**Source document**

Nearly 1,000 known genetic and neurodegenerative diseases affect the brain. Drugs often have difficulty reaching areas of the brain affected by diseases because the brain has evolved a protective barrier, commonly referred to as the blood-brain barrier, preventing the free passage of most blood components into the brain. Part of the solution to the medical problem of neurodegenerative diseases is the creation of effective brain targeting and delivery technologies. Treating these diseases by delivering therapeutics into the brain in a minimally invasive way, through a natural receptor mediated transport mechanism called transcytosis, is a vision widely shared by both scientists and physicians. Initially, because of the unmet clinical need, we will focus resources on targeting the delivery of neurotrophic factors such as glial-cell derived neurotrophic factor (GDNF), nerve growth factor (NGF), and brain-derived neurotrophic factor (BDNF), to the brain for the treatment of neurodegenerative diseases. Neurotrophic factors have already demonstrated their potential in treating neurodegenerative diseases, but have not as yet been developed commercially because of the lack of an effective brain.

NeuroTrans

In practice, attaching drugs to ligands can interfere with the binding of ligands to receptors and attached ligands can diminish the binding of a drug to its target.  However, we have demonstrated that fusion between receptor-associated protein (RAP) and a variety of protein drugs, including enzymes and growth factors, satisfy the requirement that the ligands and drugs do not interfere with each other.  Peer reviewed research papers have shown that RAP is efficiently transcytosed and fusions between RAP and therapeutic proteins have been manufactured using standard methods. Pan, W. et, al. Efficient transfer of RAP across the blood-brain barrier (2004) J Cell Sci 117, 5071-5078; Prince, W. S.et.al. Lipoprotein receptor binding, cellular uptake, and lysosomal delivery of fusions between the RAP and alpha-L-iduronidase or acid alpha-glucosidase (2004) J Biol Chem 279, 35037-35046.

**Given material**
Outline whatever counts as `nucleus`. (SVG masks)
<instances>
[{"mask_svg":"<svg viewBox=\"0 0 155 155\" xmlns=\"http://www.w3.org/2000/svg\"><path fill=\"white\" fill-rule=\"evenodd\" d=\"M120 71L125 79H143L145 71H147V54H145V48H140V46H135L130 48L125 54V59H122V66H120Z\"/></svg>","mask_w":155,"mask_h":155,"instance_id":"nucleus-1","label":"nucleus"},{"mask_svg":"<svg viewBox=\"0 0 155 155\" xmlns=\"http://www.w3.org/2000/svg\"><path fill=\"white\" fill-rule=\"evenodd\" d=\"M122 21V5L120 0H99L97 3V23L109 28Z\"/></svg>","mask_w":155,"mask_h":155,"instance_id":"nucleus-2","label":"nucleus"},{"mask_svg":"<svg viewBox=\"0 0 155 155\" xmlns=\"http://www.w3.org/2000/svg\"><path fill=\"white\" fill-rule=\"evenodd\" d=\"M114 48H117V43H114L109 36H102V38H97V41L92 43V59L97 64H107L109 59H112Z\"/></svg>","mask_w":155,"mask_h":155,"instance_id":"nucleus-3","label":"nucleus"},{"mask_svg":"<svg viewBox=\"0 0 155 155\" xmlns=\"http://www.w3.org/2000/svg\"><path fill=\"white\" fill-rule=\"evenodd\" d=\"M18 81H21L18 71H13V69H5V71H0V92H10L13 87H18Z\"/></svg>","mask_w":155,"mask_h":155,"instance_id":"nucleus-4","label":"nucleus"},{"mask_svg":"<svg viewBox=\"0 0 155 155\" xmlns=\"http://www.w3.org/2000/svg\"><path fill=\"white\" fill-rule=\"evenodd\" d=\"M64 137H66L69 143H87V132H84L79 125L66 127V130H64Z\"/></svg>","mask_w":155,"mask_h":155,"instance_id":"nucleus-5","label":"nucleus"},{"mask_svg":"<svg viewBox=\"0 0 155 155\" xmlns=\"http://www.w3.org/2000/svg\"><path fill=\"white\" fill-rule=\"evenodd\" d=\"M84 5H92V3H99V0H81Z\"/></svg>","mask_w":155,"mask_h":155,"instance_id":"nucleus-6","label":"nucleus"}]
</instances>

**Apply what you read**
A. Shorten the paragraph in the brain drug delivery text that begins "In practice, attaching drugs to ligands" into a brief bulleted list that keeps its main facts.
B. According to the brain drug delivery text, roughly how many known genetic and neurodegenerative diseases affect the brain?
C. Pick up the brain drug delivery text after its final sentence and keep writing.

**Answers by item number**
A.
- Attaching drugs to ligands can block ligands from binding to receptors, and attached ligands can weaken a drug's binding to its target.
- Fusions of receptor-associated protein (RAP) with protein drugs such as enzymes and growth factors have been shown to avoid this mutual interference.
- Peer-reviewed papers (Pan et al., 2004, J Cell Sci; Prince et al., 2004, J Biol Chem) show that RAP is efficiently transcytosed.
- These papers also show that RAP–therapeutic protein fusions have been made using standard methods.

B. Nearly 1,000.

C.
We have named our proprietary RAP technology, developed as a means of transporting therapeutic proteins from the blood to the brain, NeuroTrans™ platform.  We believe our NeuroTrans™ platform provides therapies that will be safer, less intrusive, and more effective than current approaches in treating a wide variety of brain disorders.

Raptor has been working with Dr. William Mobley's lab at Stanford University to study the brain transport behavior of NeuroTrans™ candidates. In the first year of the collaboration, a number of RAP-based peptides were tested for their ability to cross the blood-brain barrier.  From these experiments, a lead candidate was selected.  Moving forward, we plan to continue to assess biodistribution within various brain compartments, commence testing the potential of NeuroTrans™ peptides to deliver NGF across the blood-brain barrier, and investigate the effects of NGF conjugates on the brain in preclinical models.